Accusa l’antisemitismo di indossare la maschera dell’antisionismo?

«È un alibi che non regge più. Israele sta conducendo la sua guerra, giusta o sbagliata, si muove secondo una logica militare. Ma questo non autorizza nessuno a buttare dalla finestra un’anziana scampata ai lager. Ci sono scuole, nel vicino Belgio, dove gli studenti ebrei non possono più stare. Ad amici miei è stato proibito di presentare libri: non sulla guerra, ma sulla cultura ebraica, tema ormai bandito da molti corsi universitari. Cosa c’entra questo con le politiche di Netanyahu? Perché io, come ebrea, devo scusarmene e sentirmi colpevole? Da italiani, non ci sentiamo mica in colpa per le scelte politiche, anche aggressive, dei nostri governi. Mi rifiuto di indossare l’etichetta della buona ebrea per poter dire la mia in pubblico. Una democrazia che rilascia una patente in cambio del diritto di parola è messa piuttosto male».

Lia Levi: Israele è colpevole di genocidio?

Perché l’uso del termine genocidio, riferito a Israele, l’addolora?

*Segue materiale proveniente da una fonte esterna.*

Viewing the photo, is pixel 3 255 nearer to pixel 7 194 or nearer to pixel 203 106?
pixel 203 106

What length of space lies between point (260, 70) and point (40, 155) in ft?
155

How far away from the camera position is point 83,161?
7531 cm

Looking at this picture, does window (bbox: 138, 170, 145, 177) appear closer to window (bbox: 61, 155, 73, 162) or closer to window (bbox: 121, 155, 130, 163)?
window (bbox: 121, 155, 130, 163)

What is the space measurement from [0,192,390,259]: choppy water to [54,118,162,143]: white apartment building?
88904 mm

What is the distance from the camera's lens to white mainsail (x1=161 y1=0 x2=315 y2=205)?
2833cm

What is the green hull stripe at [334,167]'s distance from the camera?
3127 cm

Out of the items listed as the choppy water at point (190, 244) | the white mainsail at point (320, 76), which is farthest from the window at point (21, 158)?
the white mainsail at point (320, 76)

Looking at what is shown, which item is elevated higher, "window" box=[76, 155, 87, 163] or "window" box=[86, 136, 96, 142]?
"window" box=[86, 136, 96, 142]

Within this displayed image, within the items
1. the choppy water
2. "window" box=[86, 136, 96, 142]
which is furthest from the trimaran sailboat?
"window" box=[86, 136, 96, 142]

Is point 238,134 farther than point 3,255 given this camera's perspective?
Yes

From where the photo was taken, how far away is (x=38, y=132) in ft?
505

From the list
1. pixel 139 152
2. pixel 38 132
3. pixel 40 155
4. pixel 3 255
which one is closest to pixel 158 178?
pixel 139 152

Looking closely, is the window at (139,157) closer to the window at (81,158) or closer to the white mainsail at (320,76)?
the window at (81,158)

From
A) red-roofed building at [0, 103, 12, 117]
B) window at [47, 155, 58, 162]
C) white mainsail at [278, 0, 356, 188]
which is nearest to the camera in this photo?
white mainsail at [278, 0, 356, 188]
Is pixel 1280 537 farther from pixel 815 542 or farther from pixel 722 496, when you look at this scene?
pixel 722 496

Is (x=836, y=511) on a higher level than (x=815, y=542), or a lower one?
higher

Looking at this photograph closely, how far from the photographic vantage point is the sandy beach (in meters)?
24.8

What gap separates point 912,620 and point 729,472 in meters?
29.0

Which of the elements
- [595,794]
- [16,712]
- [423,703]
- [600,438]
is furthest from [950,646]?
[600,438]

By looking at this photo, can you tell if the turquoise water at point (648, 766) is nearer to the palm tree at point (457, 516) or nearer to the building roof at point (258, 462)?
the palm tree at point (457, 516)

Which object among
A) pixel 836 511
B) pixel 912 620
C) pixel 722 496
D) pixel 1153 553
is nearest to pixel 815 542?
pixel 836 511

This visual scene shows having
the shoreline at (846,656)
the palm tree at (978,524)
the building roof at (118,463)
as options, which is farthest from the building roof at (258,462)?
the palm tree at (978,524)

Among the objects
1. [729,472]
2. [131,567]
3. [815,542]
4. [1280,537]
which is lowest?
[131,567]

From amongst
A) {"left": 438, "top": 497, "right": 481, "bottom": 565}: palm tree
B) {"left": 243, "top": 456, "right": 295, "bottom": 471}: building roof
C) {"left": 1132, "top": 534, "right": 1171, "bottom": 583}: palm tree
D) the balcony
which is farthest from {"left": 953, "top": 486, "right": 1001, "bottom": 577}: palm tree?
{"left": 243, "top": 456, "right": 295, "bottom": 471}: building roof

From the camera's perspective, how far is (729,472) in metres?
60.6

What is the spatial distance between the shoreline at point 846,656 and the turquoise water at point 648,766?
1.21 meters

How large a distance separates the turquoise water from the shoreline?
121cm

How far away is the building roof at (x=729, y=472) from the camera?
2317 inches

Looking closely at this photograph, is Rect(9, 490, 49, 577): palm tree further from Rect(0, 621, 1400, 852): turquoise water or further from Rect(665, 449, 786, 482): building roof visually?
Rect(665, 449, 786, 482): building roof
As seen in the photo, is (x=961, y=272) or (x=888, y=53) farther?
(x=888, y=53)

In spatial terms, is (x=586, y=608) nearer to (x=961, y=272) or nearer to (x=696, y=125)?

«Vorrei evocare un altro termine: “coventrizzazione”, coniato dagli storici in relazione al bombardamento della città inglese di Coventry, totalmente distrutta dall’aviazione tedesca nel 1940. È una strategia adottata anche in Ucraina: massacra indistintamente i civili, costringendoli all’esodo. La vendetta degli alleati non fu da meno: Dresda nel 1945 fu rasa al suolo. Diversamente, le vittime di Auschwitz, non lontano da lì, furono prelevate in giro per l’Europa una per una, solo perché ebrei, un popolo da sterminare. Coventry e Dresda furono atti di guerra, le guerre sono una cosa infame. Per questo bisogna lavorare per la pace, per un dialogo senza pregiudizi e censure, che prevenga ogni spirale d’odio».

La soluzione non è facile.

«Si comincia tenendosi alla larga dai giudizi facili, dalla superficialità, ripristinando un grado minimo di civiltà. L’antidoto è non aver paura di scavare nella complessità».

L’ultimo libro di Lia Levi

Il suo ultimo libro descrive un’epoca, l’alba del ’900, in cui la comunità ebraica romana era al centro di quel dialogo, attraversata da fermenti di progressismo e femminismo.

«E se non partissi anch’io è ambientato a Roma, l’ultimo ghetto caduto, nel 1870, quando i membri di una comunità a lungo chiusa cominciarono a respirare l’ebbrezza di sentirsi cittadini al pari degli altri. Al centro del romanzo c’è però l’emancipazione di una ragazza che, tra modernità e tradizioni, mette in discussione il suo destino di moglie, vuole studiare e diventare insegnante, contro il parere della madre. Perché un’altra discriminazione carsica e cronica attraversa la storia dell’umanità».

Quale?

«Quella che mette costantemente a rischio l’integrità e la libertà di scelta delle donne. Pensi alle afghane, private di ogni diritto, quasi cancellate. O alle iraniane: la loro ribellione strenua, disperata, non si spegne. Sono le eroine del nostro tempo. Non lasciamole indietro».